Bookmark and Share

Notice: On April 23, 2014, Statalist moved from an email list to a forum, based at

[Date Prev][Date Next][Thread Prev][Thread Next][Date Index][Thread Index]

Re: st: exploratory data analysis for finding substitutes and complements

From   Nick Cox <>
Subject   Re: st: exploratory data analysis for finding substitutes and complements
Date   Fri, 30 Sep 2011 18:31:05 +0100

If this were my problem I would restructure to fewer variables and do
something like a correspondence analysis.

Ecologists often have data for lots of sites and lots of species, and
sometimes lots of times too. At first stab, their problem is similar:
you want to see which species occur together. With over a hundred
items some favourite methods such as scatter plot matrices and
correlation matrices pose as many problems as they solve. I think you
have to bite the multivariate bullet somehow.

I would collapse over week in the first instance.

In Stata terms, you would probably need to -reshape long- to get a
structure of item, store, week, expenditure.

2011/9/30 Cameron McIntosh <>:
> Hi Dimitriy,
> This type of analysis might be a bit dicey without basket data (record per customer with a transaction date, along with items purchased), but I don't imagine ecological data is completely prohibitive, either -- this is discussed in the Nestorov and Jukić (2003) paper below. I don't know about Stata specifically...
> Hahsler, M., Buchta, C., Gruen, B., & Hornik, K. (September 19, 2011). Mining Association Rules and Frequent Itemsets: Package 'arules', Version 1.0-6.

▶ **Dataset extract**:
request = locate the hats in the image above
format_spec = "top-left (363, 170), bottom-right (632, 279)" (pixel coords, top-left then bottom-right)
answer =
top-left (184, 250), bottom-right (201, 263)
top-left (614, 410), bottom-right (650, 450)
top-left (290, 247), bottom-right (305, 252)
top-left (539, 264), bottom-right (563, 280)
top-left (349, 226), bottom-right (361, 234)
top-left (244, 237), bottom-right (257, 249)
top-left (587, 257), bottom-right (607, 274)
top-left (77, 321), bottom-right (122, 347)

▶ **Problems to solve**:
**a.** From the Statalist post, reproduce the stretch from "Notice: On April" through "a correspondence analysis." word for word.
**b.** Condense the paragraph of the Statalist post that begins "Ecologists often have data" into a short bulleted list that keeps its main points.

▶ **Replies**:
**a.**
Notice: On April 23, 2014, Statalist moved from an email list to a forum, based at

[Date Prev][Date Next][Thread Prev][Thread Next][Date Index][Thread Index]

Re: st: exploratory data analysis for finding substitutes and complements

From   Nick Cox <>
Subject   Re: st: exploratory data analysis for finding substitutes and complements
Date   Fri, 30 Sep 2011 18:31:05 +0100

If this were my problem I would restructure to fewer variables and do
something like a correspondence analysis.

**b.**
- Ecologists often have data for many sites and many species, and sometimes for many times as well.
- Their problem is similar at first: seeing which species occur together.
- With over a hundred items, favorite methods such as scatter plot matrices and correlation matrices create as many problems as they solve.
- Some kind of multivariate approach is unavoidable.